I’ve run into inconsistencies with the second-stage weights (WTFINL) for April and June 2001. For these two months, the estimates for population calculated using WTFINL are significantly lower than the expected trend and the published numbers.
It appears that the weights based on the 2000 population controls were found to be problematic, giving estimates that were far too low. It was noted in a forum thread that this was due to mismatches in identifiers (here). As a result, on August 6, 2015, these two months were reverted to the original weights, pre-2000 population controls (noted here).
While the original weights don’t lead to as significant a drop in population estimates as the ones based on the 2000 population controls, the drop is still meaningful, as seen in the figure above. In addition, the sample sizes fluctuate quite a bit, with April and June 2001 having significantly more observations than March and May. This was noted in a forum thread from 2016 (here).
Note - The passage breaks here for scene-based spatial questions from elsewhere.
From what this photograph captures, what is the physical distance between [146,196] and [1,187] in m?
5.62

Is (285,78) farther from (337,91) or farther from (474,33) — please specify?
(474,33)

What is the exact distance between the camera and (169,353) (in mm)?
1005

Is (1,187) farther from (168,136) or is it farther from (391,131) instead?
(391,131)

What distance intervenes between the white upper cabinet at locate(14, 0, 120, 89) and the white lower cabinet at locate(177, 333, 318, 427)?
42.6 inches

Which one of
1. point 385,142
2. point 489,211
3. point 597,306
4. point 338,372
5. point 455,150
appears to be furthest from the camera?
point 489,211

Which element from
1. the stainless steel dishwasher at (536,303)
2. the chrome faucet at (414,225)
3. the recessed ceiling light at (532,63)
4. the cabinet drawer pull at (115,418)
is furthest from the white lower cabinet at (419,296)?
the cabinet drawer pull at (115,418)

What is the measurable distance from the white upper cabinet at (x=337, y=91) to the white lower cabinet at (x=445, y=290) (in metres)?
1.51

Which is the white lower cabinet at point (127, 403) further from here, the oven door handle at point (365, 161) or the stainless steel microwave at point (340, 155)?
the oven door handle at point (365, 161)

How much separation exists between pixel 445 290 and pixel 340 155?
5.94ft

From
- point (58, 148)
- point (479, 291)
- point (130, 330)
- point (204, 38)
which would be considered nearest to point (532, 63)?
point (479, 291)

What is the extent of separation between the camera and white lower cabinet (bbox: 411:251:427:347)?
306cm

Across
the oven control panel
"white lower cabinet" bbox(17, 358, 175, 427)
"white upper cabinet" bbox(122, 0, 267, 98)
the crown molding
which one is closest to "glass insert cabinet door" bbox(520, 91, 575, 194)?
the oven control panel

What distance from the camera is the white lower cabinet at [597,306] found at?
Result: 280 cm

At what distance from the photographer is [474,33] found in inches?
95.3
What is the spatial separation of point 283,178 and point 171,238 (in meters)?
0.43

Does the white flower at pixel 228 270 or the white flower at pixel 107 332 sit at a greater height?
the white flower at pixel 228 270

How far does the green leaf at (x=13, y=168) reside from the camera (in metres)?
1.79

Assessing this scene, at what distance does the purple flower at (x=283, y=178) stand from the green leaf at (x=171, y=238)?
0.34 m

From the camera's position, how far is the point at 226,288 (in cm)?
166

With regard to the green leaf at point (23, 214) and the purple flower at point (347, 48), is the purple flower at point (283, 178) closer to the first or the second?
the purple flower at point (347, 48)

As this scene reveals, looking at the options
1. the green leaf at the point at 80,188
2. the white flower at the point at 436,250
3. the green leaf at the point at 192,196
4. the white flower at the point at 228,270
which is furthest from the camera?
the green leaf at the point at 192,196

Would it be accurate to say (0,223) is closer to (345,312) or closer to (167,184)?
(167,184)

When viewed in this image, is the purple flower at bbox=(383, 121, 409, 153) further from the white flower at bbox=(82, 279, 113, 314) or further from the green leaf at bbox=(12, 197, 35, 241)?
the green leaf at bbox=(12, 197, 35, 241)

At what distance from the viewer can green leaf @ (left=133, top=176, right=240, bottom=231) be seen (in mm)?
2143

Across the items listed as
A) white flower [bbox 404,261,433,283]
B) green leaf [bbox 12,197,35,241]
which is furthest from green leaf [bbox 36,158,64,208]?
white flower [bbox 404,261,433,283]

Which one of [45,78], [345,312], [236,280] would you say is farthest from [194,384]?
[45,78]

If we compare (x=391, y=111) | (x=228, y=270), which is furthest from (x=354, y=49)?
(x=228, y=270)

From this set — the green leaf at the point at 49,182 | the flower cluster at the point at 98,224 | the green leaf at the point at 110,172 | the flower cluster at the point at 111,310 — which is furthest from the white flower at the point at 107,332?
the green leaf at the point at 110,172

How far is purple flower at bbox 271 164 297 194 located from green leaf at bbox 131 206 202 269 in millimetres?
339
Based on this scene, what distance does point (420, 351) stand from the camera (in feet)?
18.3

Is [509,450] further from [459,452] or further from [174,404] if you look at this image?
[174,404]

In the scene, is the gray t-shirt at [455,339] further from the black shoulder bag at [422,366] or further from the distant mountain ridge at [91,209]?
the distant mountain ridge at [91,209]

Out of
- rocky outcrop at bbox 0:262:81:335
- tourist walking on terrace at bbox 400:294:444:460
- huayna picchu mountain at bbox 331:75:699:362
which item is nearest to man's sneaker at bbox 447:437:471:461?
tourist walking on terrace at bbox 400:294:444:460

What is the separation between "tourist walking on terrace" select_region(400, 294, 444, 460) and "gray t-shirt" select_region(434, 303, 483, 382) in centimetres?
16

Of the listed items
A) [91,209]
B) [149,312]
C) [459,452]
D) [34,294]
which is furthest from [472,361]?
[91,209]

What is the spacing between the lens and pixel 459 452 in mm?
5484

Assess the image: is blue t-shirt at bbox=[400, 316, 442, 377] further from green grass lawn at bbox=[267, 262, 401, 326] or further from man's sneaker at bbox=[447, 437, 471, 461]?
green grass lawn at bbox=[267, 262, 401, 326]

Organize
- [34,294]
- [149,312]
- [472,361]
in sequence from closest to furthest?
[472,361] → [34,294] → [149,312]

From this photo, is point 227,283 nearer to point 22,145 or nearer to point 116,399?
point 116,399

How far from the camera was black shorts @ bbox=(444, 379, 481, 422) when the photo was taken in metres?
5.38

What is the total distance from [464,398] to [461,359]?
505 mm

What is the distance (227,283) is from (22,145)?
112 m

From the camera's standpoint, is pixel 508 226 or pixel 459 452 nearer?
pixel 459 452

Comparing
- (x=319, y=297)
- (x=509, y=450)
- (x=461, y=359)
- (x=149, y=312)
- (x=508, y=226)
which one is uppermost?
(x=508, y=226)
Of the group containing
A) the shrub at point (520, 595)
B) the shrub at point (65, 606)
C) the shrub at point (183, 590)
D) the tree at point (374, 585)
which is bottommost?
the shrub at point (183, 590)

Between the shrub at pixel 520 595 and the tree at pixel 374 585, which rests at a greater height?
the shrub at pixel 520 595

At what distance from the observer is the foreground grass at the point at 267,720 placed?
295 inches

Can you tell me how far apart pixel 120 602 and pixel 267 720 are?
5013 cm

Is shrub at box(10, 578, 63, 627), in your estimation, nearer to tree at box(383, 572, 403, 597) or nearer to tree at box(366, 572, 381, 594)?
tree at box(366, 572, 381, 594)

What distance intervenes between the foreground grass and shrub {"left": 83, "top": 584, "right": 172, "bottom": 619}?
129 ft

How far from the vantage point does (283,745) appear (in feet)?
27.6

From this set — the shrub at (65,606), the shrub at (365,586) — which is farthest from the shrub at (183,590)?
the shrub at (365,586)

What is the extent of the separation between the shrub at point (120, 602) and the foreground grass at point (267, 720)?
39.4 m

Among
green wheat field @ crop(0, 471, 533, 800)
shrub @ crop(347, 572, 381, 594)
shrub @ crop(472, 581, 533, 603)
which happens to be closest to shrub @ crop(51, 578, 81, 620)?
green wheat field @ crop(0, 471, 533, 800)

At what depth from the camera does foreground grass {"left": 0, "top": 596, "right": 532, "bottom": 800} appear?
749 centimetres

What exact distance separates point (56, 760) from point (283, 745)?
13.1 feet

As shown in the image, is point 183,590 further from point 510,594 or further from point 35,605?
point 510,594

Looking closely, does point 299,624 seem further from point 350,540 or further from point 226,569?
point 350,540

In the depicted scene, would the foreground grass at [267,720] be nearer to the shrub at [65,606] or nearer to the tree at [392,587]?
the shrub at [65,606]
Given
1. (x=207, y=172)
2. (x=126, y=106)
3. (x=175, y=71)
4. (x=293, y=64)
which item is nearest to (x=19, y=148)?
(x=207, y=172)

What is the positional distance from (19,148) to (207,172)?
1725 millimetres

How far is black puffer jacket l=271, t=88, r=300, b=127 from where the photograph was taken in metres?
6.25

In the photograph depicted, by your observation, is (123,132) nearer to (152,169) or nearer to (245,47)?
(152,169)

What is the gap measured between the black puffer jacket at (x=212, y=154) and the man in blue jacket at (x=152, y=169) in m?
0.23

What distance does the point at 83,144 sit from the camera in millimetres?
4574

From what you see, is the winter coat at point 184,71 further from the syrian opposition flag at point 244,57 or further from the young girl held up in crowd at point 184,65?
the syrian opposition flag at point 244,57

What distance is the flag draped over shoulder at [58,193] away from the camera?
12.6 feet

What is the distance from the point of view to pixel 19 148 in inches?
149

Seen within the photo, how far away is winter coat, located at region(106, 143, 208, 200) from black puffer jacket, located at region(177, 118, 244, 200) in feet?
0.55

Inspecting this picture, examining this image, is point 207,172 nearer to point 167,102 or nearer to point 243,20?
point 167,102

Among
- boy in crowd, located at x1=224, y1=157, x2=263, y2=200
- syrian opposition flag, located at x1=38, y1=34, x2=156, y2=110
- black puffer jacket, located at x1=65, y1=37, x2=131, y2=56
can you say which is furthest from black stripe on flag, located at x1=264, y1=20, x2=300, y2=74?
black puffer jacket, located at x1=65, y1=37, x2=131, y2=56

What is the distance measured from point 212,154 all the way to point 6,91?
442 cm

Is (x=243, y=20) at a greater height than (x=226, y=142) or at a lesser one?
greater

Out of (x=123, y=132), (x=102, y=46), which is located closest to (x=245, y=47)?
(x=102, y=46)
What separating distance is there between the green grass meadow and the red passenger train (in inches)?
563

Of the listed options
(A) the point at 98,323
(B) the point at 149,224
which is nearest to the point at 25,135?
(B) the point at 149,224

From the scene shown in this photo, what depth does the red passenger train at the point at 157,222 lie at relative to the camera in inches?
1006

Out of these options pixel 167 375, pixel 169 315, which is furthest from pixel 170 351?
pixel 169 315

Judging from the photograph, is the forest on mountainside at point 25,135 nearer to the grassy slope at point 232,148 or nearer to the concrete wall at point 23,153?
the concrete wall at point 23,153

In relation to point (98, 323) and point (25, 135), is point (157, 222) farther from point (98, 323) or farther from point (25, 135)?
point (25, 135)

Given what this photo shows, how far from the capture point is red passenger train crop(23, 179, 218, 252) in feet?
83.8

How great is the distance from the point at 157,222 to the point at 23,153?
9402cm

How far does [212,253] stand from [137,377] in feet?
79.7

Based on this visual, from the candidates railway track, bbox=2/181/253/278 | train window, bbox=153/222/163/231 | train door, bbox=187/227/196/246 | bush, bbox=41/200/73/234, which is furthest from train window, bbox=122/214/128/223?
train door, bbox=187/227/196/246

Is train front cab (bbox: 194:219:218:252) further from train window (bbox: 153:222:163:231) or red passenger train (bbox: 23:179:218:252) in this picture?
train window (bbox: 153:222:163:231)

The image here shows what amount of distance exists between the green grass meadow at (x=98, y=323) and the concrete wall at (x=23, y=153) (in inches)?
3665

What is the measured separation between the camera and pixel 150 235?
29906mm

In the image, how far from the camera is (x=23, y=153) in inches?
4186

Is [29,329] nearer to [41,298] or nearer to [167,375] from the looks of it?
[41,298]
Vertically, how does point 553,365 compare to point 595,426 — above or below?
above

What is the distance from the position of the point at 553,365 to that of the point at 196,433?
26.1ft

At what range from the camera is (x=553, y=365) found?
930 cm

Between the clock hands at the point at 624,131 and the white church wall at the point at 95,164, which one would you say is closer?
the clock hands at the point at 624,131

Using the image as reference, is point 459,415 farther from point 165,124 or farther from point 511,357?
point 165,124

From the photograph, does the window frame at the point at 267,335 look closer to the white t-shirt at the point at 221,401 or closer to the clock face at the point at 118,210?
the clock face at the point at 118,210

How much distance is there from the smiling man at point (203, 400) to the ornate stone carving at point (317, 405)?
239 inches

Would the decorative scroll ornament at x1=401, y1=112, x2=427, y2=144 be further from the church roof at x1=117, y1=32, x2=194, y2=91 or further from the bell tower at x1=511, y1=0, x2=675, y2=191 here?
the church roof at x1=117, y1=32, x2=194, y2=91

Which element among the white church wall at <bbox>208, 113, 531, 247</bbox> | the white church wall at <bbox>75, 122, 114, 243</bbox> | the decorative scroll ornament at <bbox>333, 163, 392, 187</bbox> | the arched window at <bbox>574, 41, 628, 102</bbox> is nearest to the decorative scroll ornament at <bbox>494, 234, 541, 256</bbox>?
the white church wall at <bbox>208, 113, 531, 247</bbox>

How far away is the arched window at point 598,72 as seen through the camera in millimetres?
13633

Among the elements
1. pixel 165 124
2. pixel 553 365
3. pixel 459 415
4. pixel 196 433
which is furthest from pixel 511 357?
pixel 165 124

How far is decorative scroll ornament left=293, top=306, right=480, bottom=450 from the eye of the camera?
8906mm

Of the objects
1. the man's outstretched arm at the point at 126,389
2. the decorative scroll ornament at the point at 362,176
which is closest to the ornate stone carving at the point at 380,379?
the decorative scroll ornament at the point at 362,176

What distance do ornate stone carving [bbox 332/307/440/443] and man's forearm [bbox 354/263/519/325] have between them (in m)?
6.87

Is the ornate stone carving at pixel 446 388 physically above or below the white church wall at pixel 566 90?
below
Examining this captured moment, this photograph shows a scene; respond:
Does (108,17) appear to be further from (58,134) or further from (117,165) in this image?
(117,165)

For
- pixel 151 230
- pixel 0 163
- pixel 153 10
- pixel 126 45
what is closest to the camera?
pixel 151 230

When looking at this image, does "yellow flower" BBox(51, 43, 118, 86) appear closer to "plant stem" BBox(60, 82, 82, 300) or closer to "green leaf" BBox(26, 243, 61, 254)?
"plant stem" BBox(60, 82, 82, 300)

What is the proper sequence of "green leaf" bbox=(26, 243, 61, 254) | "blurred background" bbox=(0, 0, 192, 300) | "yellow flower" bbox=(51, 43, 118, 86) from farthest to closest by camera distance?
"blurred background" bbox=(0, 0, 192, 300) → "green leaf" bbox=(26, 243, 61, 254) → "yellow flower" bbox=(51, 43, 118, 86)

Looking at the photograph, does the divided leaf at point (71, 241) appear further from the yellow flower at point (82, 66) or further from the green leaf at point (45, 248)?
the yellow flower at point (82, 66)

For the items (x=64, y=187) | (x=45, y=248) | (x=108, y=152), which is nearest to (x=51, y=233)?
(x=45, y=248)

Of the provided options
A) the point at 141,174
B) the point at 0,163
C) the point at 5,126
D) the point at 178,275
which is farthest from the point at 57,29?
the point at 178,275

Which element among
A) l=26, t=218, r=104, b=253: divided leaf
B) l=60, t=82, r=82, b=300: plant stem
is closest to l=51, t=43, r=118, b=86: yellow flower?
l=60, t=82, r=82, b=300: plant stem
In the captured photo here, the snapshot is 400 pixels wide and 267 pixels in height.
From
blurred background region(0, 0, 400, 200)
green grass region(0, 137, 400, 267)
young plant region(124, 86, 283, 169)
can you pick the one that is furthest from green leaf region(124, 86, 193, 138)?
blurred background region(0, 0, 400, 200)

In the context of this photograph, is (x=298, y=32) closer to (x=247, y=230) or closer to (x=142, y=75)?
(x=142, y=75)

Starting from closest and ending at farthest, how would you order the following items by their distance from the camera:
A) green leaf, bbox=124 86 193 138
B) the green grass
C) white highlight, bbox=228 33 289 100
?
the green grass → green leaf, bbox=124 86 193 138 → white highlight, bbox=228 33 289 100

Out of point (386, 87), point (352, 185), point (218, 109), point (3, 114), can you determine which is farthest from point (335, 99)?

I’m following up on this issue - has the problem with the weights based on the 2000 population controls been resolved? And if not, does IPUMS have a way for handling the drop in population we continue to see in April and June 2001 when using WTFINL?
You are correct that an issue with WTFINL in the April and June 2001 CPS samples was corrected by IPUMS in 2015. The issue was that the new weights introduced by the Census Bureau, which incorporated population controls based on 2000 census data, produced implausible estimates for the April and June 2001 samples specifically. The issue was isolated to those months. While the Census Bureau has not issued a corrected weight for these samples, IPUMS made the decision to replace the 2000 population-based weights with the weights that use 1990 population estimates for just the data April and June 2001. These two samples therefore use a weight that’s slightly different from the weight used in neighboring samples. The original, unharmonized weight variable used in these two samples is UH_ZWGT_2001, and it uses 1990 population controls. Because the U.S. population was different in 1990 versus 2000, we expect that population estimates in the April and June 2001 samples will look different from population estimates in neighboring samples, which use weights based on the 2000 population.
IPUMS does not have a specific recommendation of how users should treat these data, given that they use different weights. We recommend that users publishing research using these samples note in their work that the weights in April and June of 2021 use different population controls than the weights in the other 2001 samples.
The sample sizes in the April and June 2001 samples are larger due to an oversampling of State Children’s Health Insurance Program (SCHIP) participants in April, June, July, and August of 2001.